Me despertó primero el sonido lejano del telefonillo de un vecino. Al principio alejado, como ese tipo de ruidos que se cuelan entre sueños sin terminar de espabilarnos del todo. Sin embargo, no cesaba. Era un ruido neutro que se repetía una y otra vez con distinta cadencia. Minutos después escuché otro a lo lejos, uno más vibrando arriba y un tercero abajo para, finalmente, sentir atronar el de mi propia casa. Abrí los ojos de golpe, me incorporé y miré el reloj. Eran las cinco de la mañana y sabía que, recuperando costumbres de borrachos anónimos de otra época, el protagonista de este artículo sería el invitado indeseable de algún vecino de mi edificio.
Intenté volver a dormirme, pero el rítmico silbido continuaba golpeando con saña el silencio de la que debería de haber sido una noche tranquila. Habrá quienes echen la culpa a la luna llena y al eclipse que minutos antes protagonizaba, pero, siendo honestos y pragmáticos, no hay más lobos entre los humanos que quienes deciden serlo.
Decidí ponerme los tapones de cera de emergencia ubicados en mi mesilla; un arma infalible a la que me acostumbré durante años, hasta que declaramos nuestra finca libre de alquileres vacacionales y nos unimos para denunciar el desatino que supone albergar a personas que desconocen el significado de convivencia y de educación.
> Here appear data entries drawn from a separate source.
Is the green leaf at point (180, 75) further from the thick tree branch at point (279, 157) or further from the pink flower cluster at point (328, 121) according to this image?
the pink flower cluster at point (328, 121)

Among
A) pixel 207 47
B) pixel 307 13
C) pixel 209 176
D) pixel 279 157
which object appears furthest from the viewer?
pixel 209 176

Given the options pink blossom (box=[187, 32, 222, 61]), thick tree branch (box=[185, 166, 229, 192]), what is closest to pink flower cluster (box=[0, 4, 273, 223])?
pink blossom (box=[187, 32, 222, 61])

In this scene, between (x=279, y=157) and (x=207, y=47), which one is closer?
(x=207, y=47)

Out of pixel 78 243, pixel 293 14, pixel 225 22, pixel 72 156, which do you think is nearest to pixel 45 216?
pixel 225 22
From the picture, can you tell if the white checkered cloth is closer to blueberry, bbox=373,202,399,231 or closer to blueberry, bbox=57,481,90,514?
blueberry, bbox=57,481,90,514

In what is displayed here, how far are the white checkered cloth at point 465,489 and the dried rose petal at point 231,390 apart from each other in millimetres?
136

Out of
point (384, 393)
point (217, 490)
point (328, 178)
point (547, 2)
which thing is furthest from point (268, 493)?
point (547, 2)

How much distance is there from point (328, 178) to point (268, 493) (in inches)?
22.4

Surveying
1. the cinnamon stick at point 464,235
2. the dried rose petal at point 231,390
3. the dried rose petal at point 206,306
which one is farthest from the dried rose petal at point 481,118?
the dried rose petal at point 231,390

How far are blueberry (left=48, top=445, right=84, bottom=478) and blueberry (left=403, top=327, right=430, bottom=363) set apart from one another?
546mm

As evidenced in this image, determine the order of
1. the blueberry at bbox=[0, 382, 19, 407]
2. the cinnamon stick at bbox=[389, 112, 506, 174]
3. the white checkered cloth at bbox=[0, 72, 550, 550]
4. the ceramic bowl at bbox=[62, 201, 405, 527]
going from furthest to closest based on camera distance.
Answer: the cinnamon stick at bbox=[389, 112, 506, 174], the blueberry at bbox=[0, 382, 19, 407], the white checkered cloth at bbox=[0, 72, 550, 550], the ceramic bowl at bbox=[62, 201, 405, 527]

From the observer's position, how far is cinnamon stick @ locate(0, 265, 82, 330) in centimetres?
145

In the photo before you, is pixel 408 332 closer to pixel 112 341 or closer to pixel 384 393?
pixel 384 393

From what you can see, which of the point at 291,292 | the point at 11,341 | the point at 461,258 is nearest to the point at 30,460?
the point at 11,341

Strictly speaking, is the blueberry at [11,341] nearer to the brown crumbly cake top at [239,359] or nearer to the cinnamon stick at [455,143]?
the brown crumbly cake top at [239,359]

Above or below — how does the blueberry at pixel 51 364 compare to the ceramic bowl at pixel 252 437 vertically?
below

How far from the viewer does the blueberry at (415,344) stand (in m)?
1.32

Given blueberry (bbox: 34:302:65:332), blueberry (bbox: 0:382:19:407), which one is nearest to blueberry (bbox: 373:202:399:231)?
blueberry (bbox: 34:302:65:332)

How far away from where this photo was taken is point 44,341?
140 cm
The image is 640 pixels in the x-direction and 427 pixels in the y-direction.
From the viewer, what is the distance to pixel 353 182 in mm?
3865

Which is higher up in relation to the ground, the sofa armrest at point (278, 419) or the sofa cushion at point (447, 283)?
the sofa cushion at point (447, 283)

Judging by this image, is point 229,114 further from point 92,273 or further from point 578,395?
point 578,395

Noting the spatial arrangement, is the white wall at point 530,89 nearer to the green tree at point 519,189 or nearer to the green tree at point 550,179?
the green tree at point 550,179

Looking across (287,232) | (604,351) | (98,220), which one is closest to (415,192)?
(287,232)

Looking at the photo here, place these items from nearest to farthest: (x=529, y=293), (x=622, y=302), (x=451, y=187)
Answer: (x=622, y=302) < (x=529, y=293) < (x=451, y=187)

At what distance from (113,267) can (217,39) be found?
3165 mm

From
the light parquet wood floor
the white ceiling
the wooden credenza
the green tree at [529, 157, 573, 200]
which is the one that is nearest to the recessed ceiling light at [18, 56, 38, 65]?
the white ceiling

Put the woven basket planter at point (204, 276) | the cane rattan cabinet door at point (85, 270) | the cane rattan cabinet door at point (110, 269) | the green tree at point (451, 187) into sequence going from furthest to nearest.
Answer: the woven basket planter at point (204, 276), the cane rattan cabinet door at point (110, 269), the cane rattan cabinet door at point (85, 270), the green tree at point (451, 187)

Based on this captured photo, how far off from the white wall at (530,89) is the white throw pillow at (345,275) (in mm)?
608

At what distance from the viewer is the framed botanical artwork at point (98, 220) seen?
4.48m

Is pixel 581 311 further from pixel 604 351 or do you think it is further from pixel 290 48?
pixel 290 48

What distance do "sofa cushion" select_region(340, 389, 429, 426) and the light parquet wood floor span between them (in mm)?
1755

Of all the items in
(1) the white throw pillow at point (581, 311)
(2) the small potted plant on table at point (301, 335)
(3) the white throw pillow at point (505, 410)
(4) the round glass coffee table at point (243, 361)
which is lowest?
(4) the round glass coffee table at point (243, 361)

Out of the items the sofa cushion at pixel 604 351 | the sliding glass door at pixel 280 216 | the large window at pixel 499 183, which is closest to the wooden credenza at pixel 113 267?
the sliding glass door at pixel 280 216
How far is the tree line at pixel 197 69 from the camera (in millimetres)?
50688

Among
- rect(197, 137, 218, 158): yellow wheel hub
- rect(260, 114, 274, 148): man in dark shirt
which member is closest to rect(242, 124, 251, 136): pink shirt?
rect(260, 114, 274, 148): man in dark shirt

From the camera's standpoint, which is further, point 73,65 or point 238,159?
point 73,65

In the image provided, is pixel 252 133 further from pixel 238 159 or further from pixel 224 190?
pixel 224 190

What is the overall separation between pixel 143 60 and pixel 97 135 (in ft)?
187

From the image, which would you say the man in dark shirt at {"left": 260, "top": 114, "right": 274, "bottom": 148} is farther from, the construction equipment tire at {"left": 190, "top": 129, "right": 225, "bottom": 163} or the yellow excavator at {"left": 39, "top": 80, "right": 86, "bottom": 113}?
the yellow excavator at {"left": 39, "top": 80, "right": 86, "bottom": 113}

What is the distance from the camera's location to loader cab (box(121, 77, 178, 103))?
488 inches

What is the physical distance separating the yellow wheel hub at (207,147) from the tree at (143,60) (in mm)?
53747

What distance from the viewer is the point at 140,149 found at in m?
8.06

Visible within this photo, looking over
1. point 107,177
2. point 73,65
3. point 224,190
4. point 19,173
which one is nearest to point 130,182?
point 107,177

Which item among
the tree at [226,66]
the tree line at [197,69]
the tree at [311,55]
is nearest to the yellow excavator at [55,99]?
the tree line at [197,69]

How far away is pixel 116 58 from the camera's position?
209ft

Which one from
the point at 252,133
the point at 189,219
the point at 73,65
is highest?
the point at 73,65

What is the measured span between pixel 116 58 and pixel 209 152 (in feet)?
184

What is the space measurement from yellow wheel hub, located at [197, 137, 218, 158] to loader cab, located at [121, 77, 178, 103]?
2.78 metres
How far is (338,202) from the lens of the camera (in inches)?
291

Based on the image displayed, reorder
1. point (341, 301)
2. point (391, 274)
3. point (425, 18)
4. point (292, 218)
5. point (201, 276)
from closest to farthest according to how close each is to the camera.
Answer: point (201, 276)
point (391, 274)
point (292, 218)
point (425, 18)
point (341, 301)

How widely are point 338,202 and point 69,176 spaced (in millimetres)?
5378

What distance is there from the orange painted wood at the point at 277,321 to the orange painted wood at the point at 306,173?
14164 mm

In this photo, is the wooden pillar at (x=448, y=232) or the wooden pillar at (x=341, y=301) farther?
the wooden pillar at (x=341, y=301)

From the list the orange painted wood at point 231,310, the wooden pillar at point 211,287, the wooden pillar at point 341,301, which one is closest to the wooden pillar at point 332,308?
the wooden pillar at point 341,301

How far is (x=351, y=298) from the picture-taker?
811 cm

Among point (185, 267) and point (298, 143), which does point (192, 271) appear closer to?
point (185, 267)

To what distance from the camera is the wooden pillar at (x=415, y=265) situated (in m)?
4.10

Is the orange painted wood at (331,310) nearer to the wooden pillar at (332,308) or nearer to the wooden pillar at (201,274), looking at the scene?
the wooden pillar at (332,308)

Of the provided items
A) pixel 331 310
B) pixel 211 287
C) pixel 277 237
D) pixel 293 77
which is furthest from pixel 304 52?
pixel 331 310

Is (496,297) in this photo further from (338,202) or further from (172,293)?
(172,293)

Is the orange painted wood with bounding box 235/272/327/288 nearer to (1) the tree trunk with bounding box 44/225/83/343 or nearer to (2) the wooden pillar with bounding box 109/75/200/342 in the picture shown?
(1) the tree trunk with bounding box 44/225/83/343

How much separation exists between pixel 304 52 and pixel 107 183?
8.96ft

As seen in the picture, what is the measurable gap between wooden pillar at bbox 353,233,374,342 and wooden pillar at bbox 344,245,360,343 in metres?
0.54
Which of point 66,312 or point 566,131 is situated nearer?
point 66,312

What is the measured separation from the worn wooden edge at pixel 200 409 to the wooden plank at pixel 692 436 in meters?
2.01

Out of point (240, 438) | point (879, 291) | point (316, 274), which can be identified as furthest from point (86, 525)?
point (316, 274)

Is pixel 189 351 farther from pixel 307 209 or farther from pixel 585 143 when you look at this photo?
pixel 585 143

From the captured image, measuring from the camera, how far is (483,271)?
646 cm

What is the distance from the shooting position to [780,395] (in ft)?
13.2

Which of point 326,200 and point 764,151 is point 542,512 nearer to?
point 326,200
Llegamos, incluso, a albergar una casa en la que explotaban a mujeres y en ese caso quienes me despertaban de madrugada eran los seres más asquerosos de este planeta: puteros que osaban preguntar si aquí había «chicas».
De pronto se escucharon gritos. «Abre, abre», chillaba de forma gutural. No sé quién claudicaría y le abriría el portal en aquel alarde de incivismo, ni tampoco de qué forma conseguiría convencerlo con su lengua de trapo, pero aquel hombre ya estaba dentro. A los chillidos les sucedieron las patadas en la puerta. Ahí fue cuando nos levantamos. Tras varios minutos de aporreo insistente, bajó veloz las escaleras sin caerse a pesar de la imprecisión de sus pasos y se coló en el garaje para tirar objetos contra una ventana. En ese momento llamamos a la policía.
En otros tiempos y en otros artículos, los locales me tenían fichada por la cantidad de veces que requería su ayuda entre fiesta y fiesta a horas intempestivas. Trabajar de mañana en una emisora de radio y no poder conciliar el sueño porque un guiri, un italiano o un alemán deciden poner el «chunda-chunda» a todo trapo, cantar sin mesura o surfear a bordo de unos tacones de otro universo, eran mi pan de cada día. En verano siempre teníamos que desconectar el portero automático para evitar escenas como la de este lunes y, la verdad, les aseguro que no las echaba de menos.
Antes de que los agentes llegasen escuchamos una voz firme y cuajada de autoridad que le amonestó por su comportamiento: «¿Cree usted que es de recibo que su problema, porque si usted no tiene llaves y no le abren ese es su problema, se convierta en el conflicto de toda una comunidad de vecinos?». Se hizo el silencio. El animal que ya había tirado la puerta abajo a patadas se convirtió en un cachorro incapaz de vocalizar que intentaba justificar sus actos. «Mi primo no me abría, y yo sabía que estaba dentro, perdone usted», intentaba justificarse. «Pues se va usted a dormir a la playa o a un hotel, pero esto no se lo vamos a permitir en este edificio», concluyó aquella voz. En ese instante el presidente de mi comunidad, cuya tonalidad dilucidé pegada a la puerta como buena señora que soy, se convirtió en un superhéroe, ya que por el estado del chaval este podría haberse puesto agresivo o responder de otro modo. Ya era las cinco y media de la mañana, el eclipse había pasado y el despertador sonaría una hora después. Cuando la policía llegó ya solo les esperaban la indignación y el silencio.
¡Qué poquito os echábamos de menos, primos, y qué largo se nos va a hacer el verano!
PD: Gracias, señor presidente, no he tenido la oportunidad de hacerlo en persona en toda la semana.